Please reproduce word for word the stretch of lines from the one containing "From nearest to" through the end of the lines, and nothing else.

Entries about spatial positioning
======

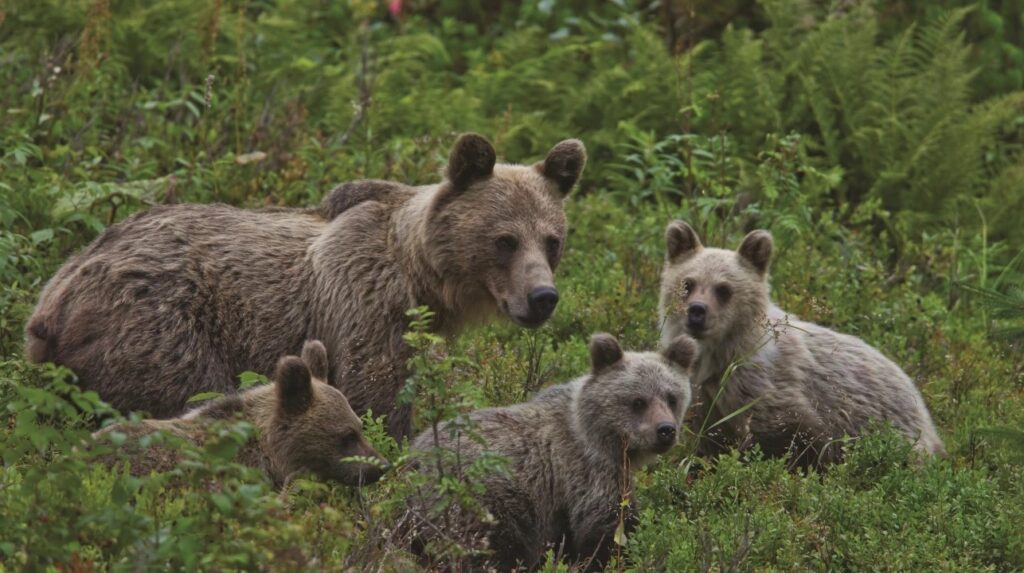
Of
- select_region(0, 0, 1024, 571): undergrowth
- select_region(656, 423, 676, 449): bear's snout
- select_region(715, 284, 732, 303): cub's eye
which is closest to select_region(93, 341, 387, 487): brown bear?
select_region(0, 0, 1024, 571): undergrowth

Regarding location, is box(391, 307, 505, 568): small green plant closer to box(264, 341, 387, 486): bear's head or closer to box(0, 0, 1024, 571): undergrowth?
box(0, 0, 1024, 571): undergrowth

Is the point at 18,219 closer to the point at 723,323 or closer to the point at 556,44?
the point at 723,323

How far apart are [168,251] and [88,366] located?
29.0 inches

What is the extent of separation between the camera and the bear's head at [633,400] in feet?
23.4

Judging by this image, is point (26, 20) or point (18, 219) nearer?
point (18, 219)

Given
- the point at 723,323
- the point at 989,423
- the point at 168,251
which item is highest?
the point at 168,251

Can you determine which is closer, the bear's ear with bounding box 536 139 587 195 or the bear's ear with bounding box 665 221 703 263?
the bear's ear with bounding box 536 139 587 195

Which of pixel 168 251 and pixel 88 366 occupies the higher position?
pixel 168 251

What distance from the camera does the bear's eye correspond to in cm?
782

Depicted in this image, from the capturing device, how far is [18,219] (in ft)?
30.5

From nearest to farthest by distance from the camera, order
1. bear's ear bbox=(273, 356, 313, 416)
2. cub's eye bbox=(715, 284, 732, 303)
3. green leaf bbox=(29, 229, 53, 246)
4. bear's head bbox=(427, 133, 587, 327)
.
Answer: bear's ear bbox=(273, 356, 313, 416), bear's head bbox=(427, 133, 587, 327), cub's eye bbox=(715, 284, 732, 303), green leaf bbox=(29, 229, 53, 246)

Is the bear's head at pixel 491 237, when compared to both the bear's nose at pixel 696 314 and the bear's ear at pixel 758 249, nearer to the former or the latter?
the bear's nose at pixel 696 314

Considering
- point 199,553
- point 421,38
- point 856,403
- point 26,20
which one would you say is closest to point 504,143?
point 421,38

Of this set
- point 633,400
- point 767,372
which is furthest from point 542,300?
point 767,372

======

* **Output of the task**:
From nearest to farthest by distance from the camera, order
1. bear's ear bbox=(273, 356, 313, 416)
2. cub's eye bbox=(715, 284, 732, 303)
3. green leaf bbox=(29, 229, 53, 246)
4. bear's head bbox=(427, 133, 587, 327)
.
Answer: bear's ear bbox=(273, 356, 313, 416), bear's head bbox=(427, 133, 587, 327), cub's eye bbox=(715, 284, 732, 303), green leaf bbox=(29, 229, 53, 246)

Is the bear's head at pixel 491 237, when compared to both the bear's nose at pixel 696 314 and the bear's ear at pixel 758 249, nearer to the former or the latter?
the bear's nose at pixel 696 314

Considering
- point 199,553
- point 421,38
- point 856,403
- point 26,20
which one would you say is closest to point 504,143?
point 421,38

Of this set
- point 633,400
- point 767,372
which is furthest from point 542,300?
point 767,372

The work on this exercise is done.